▶ Görev talimatı: "Метална разтегателна рамка" geçen satırdan başla, "NSK-RHP Bearing Unit Insert 35mm ID ST35" geçen satırdan sonra dur. Bu aralıktaki verileri "Download" yerine "İndirme" koyarak güncelle ve resimleri cevaba ekleme.

▶ Alıntılanan veriler:

"""

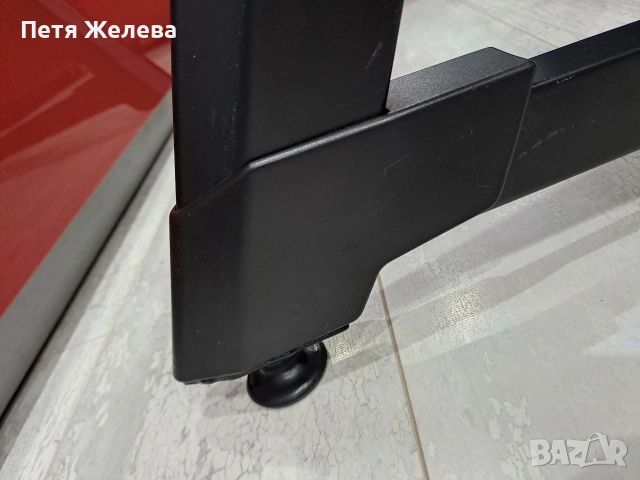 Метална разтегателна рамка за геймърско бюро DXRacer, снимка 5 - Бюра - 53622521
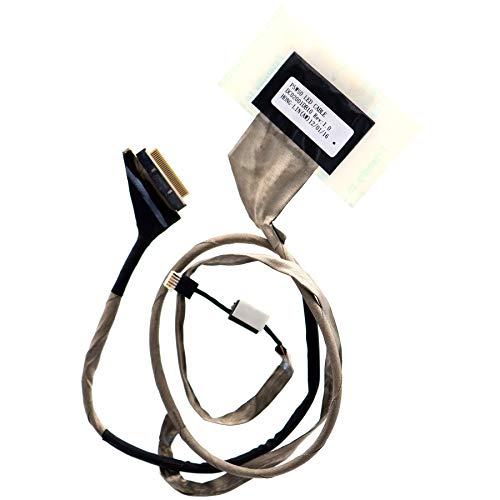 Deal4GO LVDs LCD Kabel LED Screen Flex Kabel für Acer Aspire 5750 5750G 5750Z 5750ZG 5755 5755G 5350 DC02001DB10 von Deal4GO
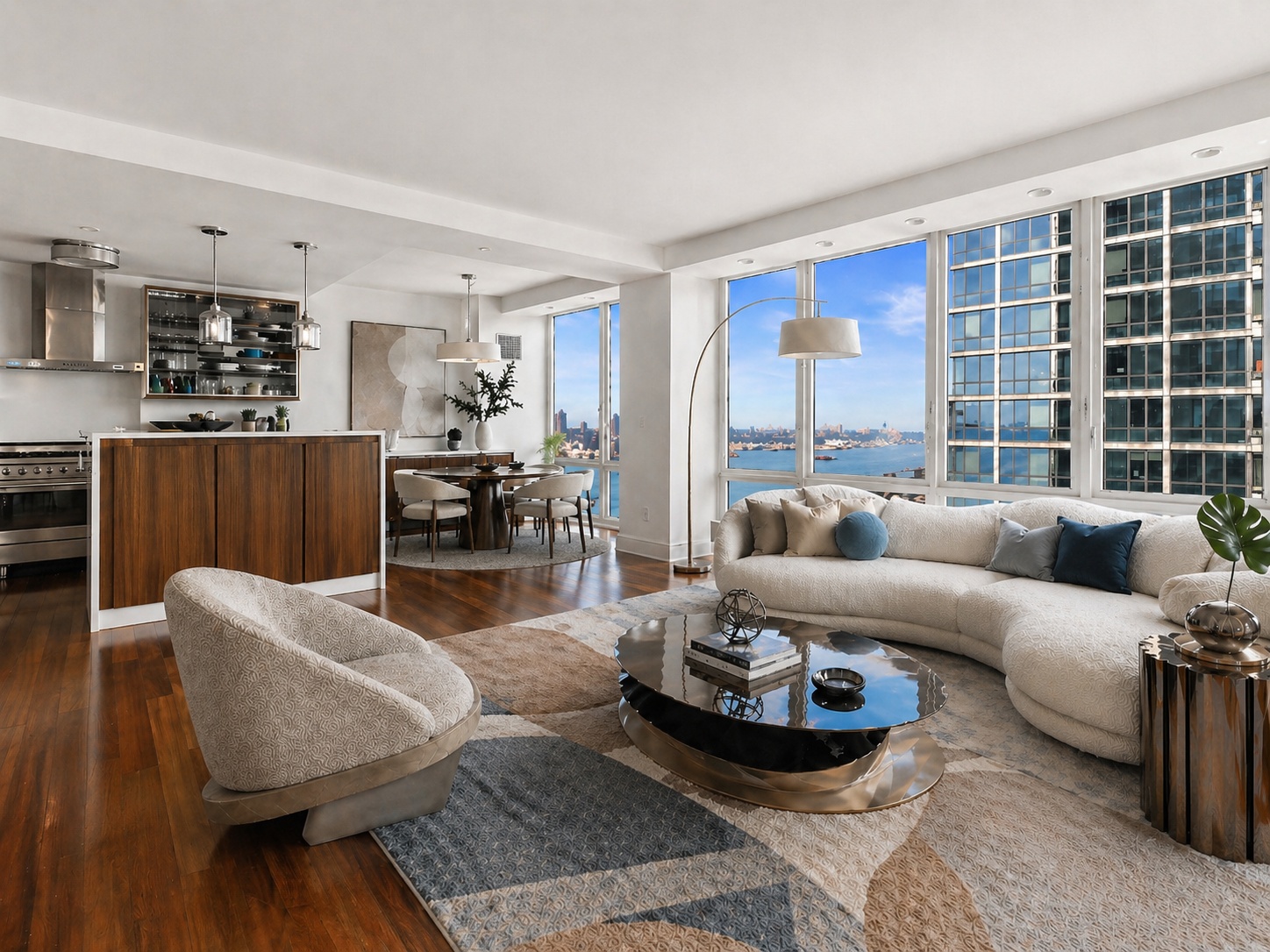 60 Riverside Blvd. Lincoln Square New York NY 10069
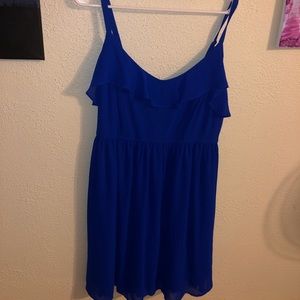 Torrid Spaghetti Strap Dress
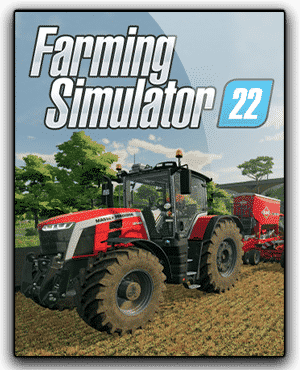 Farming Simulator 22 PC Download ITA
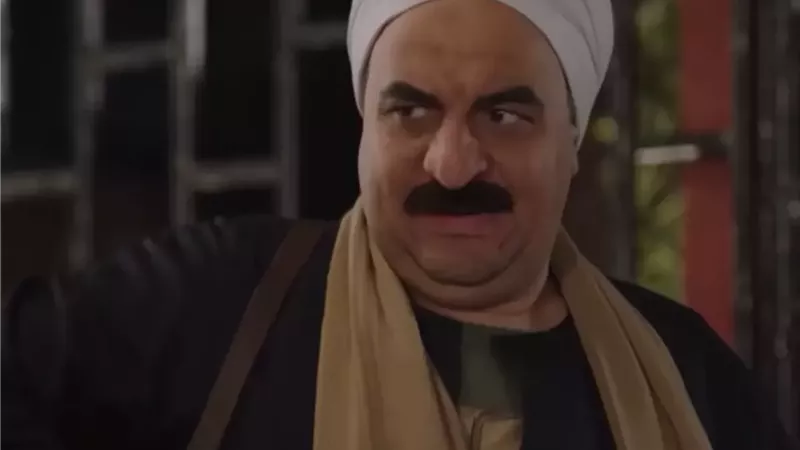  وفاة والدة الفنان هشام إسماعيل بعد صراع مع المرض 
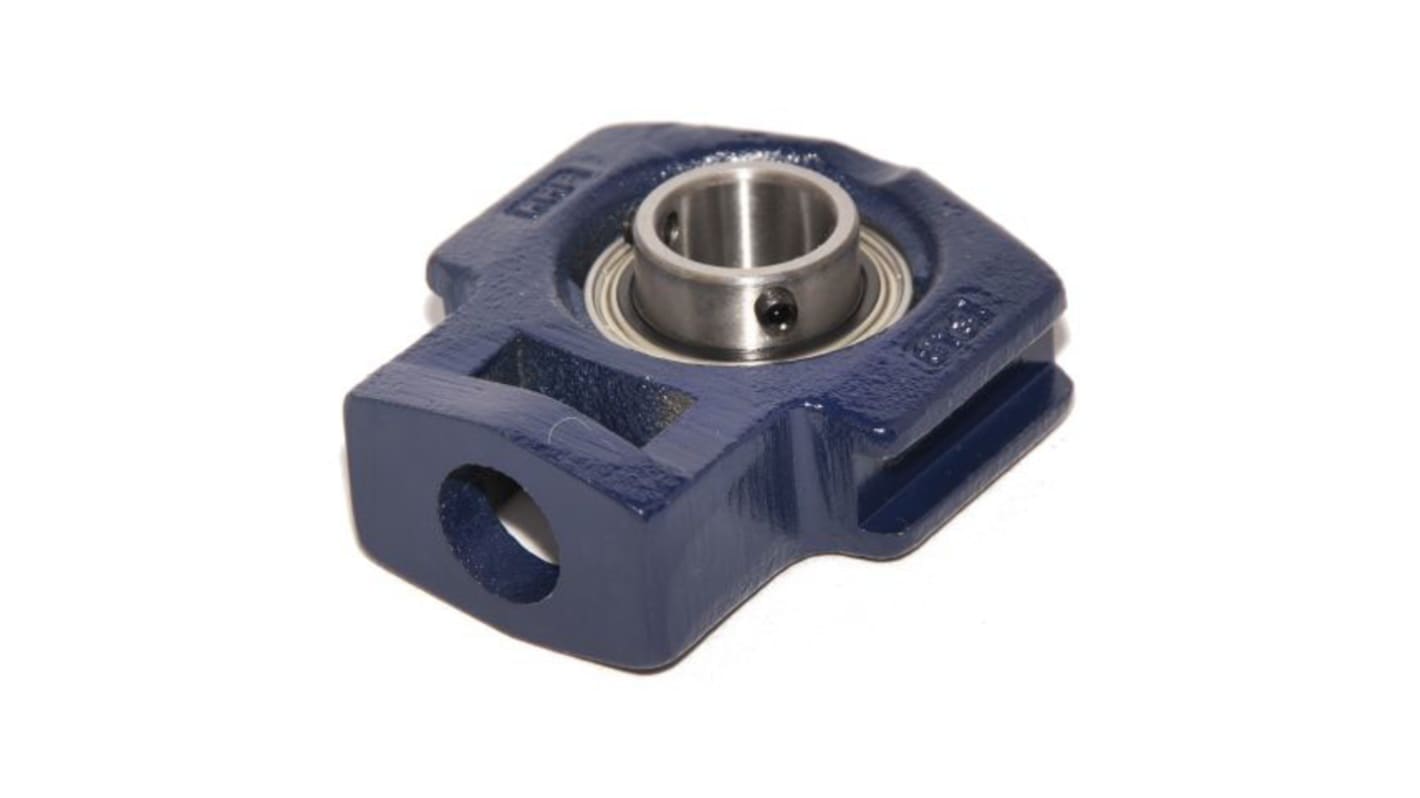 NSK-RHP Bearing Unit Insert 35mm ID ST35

"""
"""

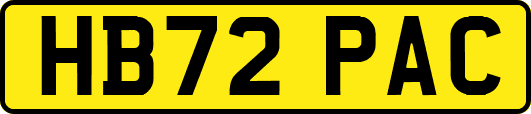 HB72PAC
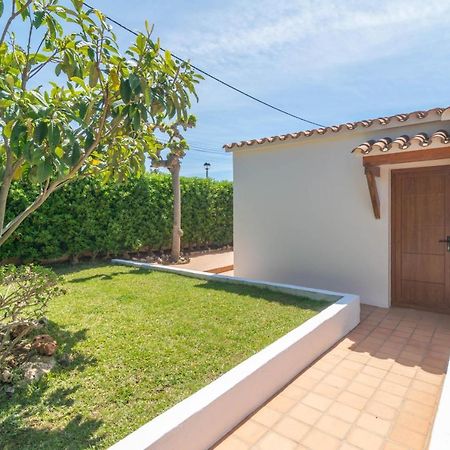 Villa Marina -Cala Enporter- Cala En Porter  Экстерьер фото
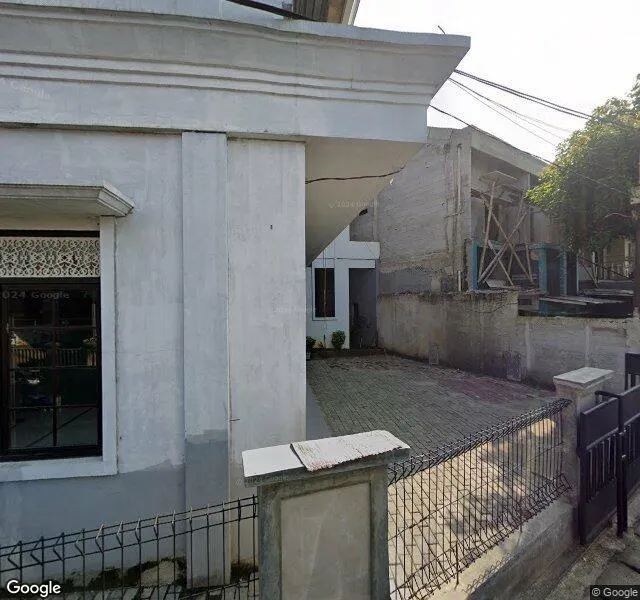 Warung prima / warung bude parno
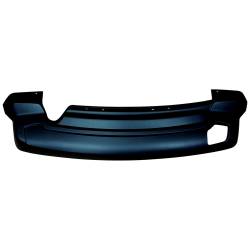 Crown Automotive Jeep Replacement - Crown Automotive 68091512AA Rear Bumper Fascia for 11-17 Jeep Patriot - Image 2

"""
"""

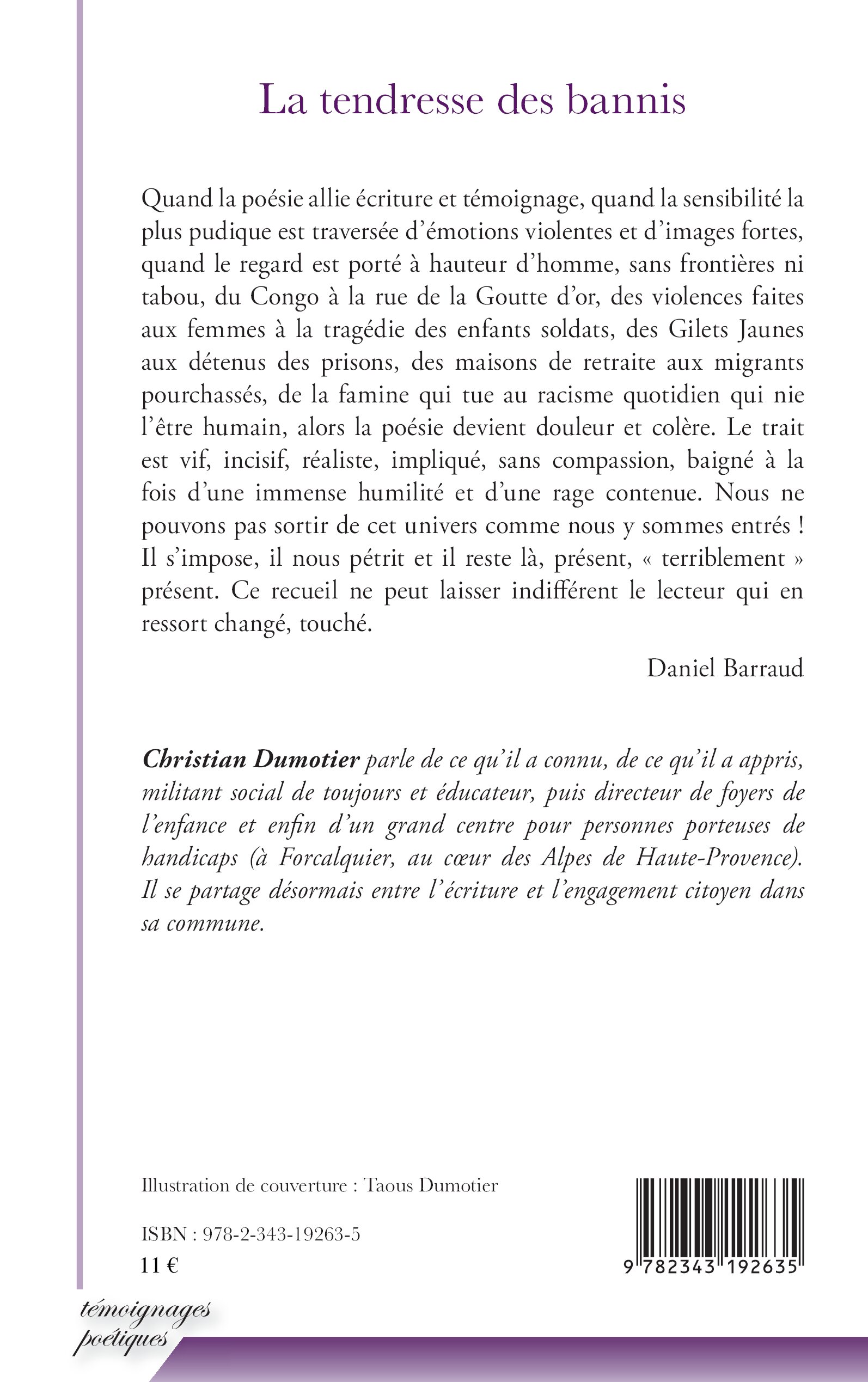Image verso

"""

▶ Senin çözümün:
 Метална разтегателна рамка за геймърско бюро DXRacer, снимка 5 - Бюра - 53622521
 Deal4GO LVDs LCD Kabel LED Screen Flex Kabel für Acer Aspire 5750 5750G 5750Z 5750ZG 5755 5755G 5350 DC02001DB10 von Deal4GO
 60 Riverside Blvd. Lincoln Square New York NY 10069
 Torrid Spaghetti Strap Dress
 Farming Simulator 22 PC İndirme ITA
  وفاة والدة الفنان هشام إسماعيل بعد صراع مع المرض 
 NSK-RHP Bearing Unit Insert 35mm ID ST35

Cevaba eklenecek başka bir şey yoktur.